**What to do**
[A] In the article about Irena Sendler, what code name did she use?
[B] Copy from the Irena Sendler article everything from "In December 1942, Zegota" down to "out to safety.", word for word.
[C] Write what follows next in the article about Irena Sendler, starting after its last sentence.

**Reading text**
══════

Holocaust Memorial Day: The Polish social worker who saved 2,500 Jewish children from Warsaw ghetto
Some were transported in potato sacks and coffins, others in suitcases.
By 1942, 500,000 Polish Jews had been herded behind the walls of the Warsaw ghetto. Thousands were living in an area roughly measuring one square kilometre, where they awaited transportation to Nazi extermination camps. Starvation and diseases such as typhus were rife.
Irena Sendler, born Irena Krzyzanowska in 1910, was a Polish Catholic social worker who had ties to Zegota, an underground group that assisted Jewish people. She used her papers as a social worker and papers from a worker for the Contagious Disease Department – who was a member of Zegota – to enter the ghetto legally.
In December 1942, Zegota put Sendler in charge of its children's department. Wearing a nurse's uniform, she entered the ghetto with food, medicine and clothes, where thousands were dying of starvation and disease each month. It was soon clear the majority of those imprisoned in the ghetto were destined for Treblinka extermination camp, located north east of the Polish capital.
Escape
Sendler, horrified by the suffering in the ghetto, hatched a plan to smuggle Jewish children out. Wearing a star armband as a sign of solidarity to the Jews and using the code name "Jolanta", she began to help children escape in ambulances with the help of colleagues. With their assistance, she issued thousands of false documents with forged signatures to smuggle children out to safety.
Some were transported in potato sacks and coffins, others in suitcases. Some children escaped through the sewer system beneath the city.
Later, Sendler recalled the cries of the children who left their parents and the heartbreak of the mothers and fathers left in the ghetto. "We witnessed terrible scenes," she said. "Father agreed, but mother didn't. We sometimes had to leave those unfortunate families without taking their children from them. I'd go back there the next day and often found that everyone had been taken to the Umschlagplatz railways siding for transport to the death camps."

══════

(Data excerpts)
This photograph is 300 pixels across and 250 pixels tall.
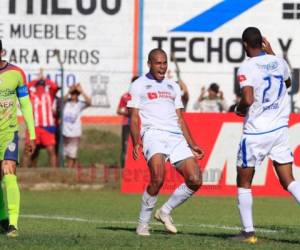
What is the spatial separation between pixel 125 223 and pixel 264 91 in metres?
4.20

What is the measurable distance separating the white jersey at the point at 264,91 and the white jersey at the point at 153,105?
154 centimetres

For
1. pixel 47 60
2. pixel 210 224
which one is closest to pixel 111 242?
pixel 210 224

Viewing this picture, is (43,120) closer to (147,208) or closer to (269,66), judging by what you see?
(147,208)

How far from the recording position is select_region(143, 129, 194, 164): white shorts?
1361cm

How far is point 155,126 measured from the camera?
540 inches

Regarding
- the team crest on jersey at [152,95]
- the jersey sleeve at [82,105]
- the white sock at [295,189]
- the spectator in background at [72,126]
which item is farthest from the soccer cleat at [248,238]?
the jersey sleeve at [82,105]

══════

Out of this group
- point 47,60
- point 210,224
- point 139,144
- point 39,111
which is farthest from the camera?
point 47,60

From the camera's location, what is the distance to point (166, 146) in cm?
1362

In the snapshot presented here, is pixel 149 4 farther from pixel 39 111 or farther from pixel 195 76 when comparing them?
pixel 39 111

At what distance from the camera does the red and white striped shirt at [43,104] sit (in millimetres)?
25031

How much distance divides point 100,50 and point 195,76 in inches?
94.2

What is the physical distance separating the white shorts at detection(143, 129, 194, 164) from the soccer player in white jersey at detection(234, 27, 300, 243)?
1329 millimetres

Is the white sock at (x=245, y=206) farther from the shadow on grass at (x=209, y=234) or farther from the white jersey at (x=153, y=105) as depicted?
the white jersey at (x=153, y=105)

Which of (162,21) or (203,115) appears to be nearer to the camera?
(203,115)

══════

**Results for each task**
[A] She used the code name "Jolanta".

[B]
In December 1942, Zegota put Sendler in charge of its children's department. Wearing a nurse's uniform, she entered the ghetto with food, medicine and clothes, where thousands were dying of starvation and disease each month. It was soon clear the majority of those imprisoned in the ghetto were destined for Treblinka extermination camp, located north east of the Polish capital.
Escape
Sendler, horrified by the suffering in the ghetto, hatched a plan to smuggle Jewish children out. Wearing a star armband as a sign of solidarity to the Jews and using the code name "Jolanta", she began to help children escape in ambulances with the help of colleagues. With their assistance, she issued thousands of false documents with forged signatures to smuggle children out to safety.

[C]
Between July and September 1942, German SS and police units deported approximately 300,000 Jews from the Warsaw ghetto to Treblinka. Violence was used to force Jews to march from their homes or from work to the Umschlagplatz, where they were forced to board freight cars bound for Malkinia on the Warsaw-Bialystok line. At Malkinia, the trains would divert along a special route to Treblinka.
Children who were taken by Sendler were given new identities and placed with sympathetic families, in hospitals and orphanages and in convents. Older children were taught Christian prayers so their Jewish heritage would go unsuspected. Sendler made sure all the surrogate families knew the children would have to be returned to their remaining relatives after the war.
Like the widely known Oskar Schindler, Sendler wrote down the name of every child she rescued on cigarette papers in the hope she would be able to reunite them with their families. The majority of the children's parents would be gassed at Treblinka.
Arrest
On the night of 20 October 1943, Sendler's house was raided and she was arrested. She handed the list of the children's names to her colleague, who hid it in her underwear as the soldiers tore the house apart. Sendler was then taken to Pawiak prison, where she was questioned and tortured. Her legs and feet were fractured as she was interrogated for the names of Zegota leaders and their addresses.
Sendler gave the interrogators the story she had prepared in advance, refusing to betray the network or those who had helped save the children. She was sentenced to death. But unbeknown to her, Zegota has bribed the executioner who helped her escape.
Sendler returned to her work under a different name and with a new identity, and buried the names of the children in a glass jar underneath an apple tree in a friend's garden. It provided a record of around 2,500 names – and would inspire a play about her experience called Life In A Jar, written in 2000 by a group of US schoolgirls.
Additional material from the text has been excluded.